If we have some function $f(a,b,c,...)$, where $a,b,c,...$ can be stochastic or otherwise, then Ito's lemma is used to find $df(a,b,c,...)$.
1)
You can simply do raw Monte Carlo. Consider a contingent claim maturing in $6$ months. Then for each $i$-th simulation you can calculate:
$S(T)_i = S(t)e^{(r-q-\frac12 \sigma^2)0.5 + \sigma \sqrt{0.5}z_i)}$
where $z_i \sim N(0,1)$, and $\sqrt{\Delta t}(z_i)$ is equal in distribution to $W_{\Delta t}$.
2)
You can use the above methodology but create a sample path. For example you might want to generate a 6-point sample path.

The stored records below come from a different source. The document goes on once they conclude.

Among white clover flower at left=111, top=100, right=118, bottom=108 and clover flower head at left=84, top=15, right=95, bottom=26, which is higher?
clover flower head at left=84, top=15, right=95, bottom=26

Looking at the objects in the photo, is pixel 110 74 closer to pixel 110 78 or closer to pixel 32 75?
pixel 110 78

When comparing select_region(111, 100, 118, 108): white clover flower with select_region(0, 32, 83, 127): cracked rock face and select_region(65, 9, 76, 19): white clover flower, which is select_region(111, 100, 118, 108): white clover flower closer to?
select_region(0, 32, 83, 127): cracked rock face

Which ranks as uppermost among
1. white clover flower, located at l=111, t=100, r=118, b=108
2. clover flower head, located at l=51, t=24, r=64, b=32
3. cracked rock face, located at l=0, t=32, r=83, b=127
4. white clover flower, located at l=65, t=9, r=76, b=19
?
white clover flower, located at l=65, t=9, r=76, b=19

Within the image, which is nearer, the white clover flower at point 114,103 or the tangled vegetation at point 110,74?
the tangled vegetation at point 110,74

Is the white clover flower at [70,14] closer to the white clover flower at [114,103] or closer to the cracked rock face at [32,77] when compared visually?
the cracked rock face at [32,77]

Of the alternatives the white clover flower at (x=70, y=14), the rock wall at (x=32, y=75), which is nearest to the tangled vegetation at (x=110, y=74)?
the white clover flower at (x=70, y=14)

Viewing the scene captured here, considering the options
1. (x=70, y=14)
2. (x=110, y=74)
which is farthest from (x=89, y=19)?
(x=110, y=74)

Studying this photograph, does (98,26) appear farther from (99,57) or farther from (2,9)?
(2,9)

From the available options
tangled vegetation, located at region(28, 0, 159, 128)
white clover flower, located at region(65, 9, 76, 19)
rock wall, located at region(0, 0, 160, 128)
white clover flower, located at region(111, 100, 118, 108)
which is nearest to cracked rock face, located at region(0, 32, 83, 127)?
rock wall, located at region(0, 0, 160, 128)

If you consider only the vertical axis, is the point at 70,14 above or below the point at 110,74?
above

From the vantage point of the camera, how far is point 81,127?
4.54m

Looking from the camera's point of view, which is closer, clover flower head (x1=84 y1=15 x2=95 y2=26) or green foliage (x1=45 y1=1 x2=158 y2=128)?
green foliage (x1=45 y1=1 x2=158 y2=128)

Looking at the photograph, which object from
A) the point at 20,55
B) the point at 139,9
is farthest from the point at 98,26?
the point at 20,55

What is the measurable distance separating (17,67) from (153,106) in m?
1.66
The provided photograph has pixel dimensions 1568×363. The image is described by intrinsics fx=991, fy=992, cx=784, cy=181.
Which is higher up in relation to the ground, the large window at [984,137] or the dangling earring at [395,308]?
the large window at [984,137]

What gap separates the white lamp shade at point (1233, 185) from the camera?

That is;
$S(t_i) = S(t_{i-1})e^{(r-q-\frac12 \sigma^2)\frac{0.5}{6} + \sigma \sqrt{\frac{0.5}{6}}z_i)}$
for $i \in \{2,3,4,5,6,7\}$.
3)
You can discretize the SDE itself using Euler-Marayama.
$\Delta S(t_i) = a(t,S)\Delta t + b(t,S)\Delta W(t_i)$
4)
You can discretize the SDE using Milstein:
$\displaystyle \ \ \Delta S(t_i) = a(t,S)\Delta t + b(t,S)\Delta W(t_i) + 0.5b(t,S)\frac{\partial b(t,S)}{\partial S}\bigg((\Delta W(t_i))^2 - \Delta t\bigg)$
5)
Consider the above methodologies to be the function $f(v)$, where $v$ are your random numbers. You can use a control variate $g(v)$ in the following fashion:
$\frac1N \sum_{i=1}^N [ f(v_i) - g(v_i) ] + E[g(v)]$.
In practice you want to use correlations and other stuff to improve the outcome; however this is how it's presented to students. $E[g(v)]$ might be the closed-form BS price, $g(v_i)$ might be the monte carlo BS price for a simple instrument, $f(v_i)$ might be some really complicated instrument that's closely correlated with $g(.)$.
6)
You can use antithetic sampling. That is,
$\text{MC estimate} = \frac12 [ f(v) + f(-v)]$.
There are some technical conditions you need to satisfy to make this worth the extra computation.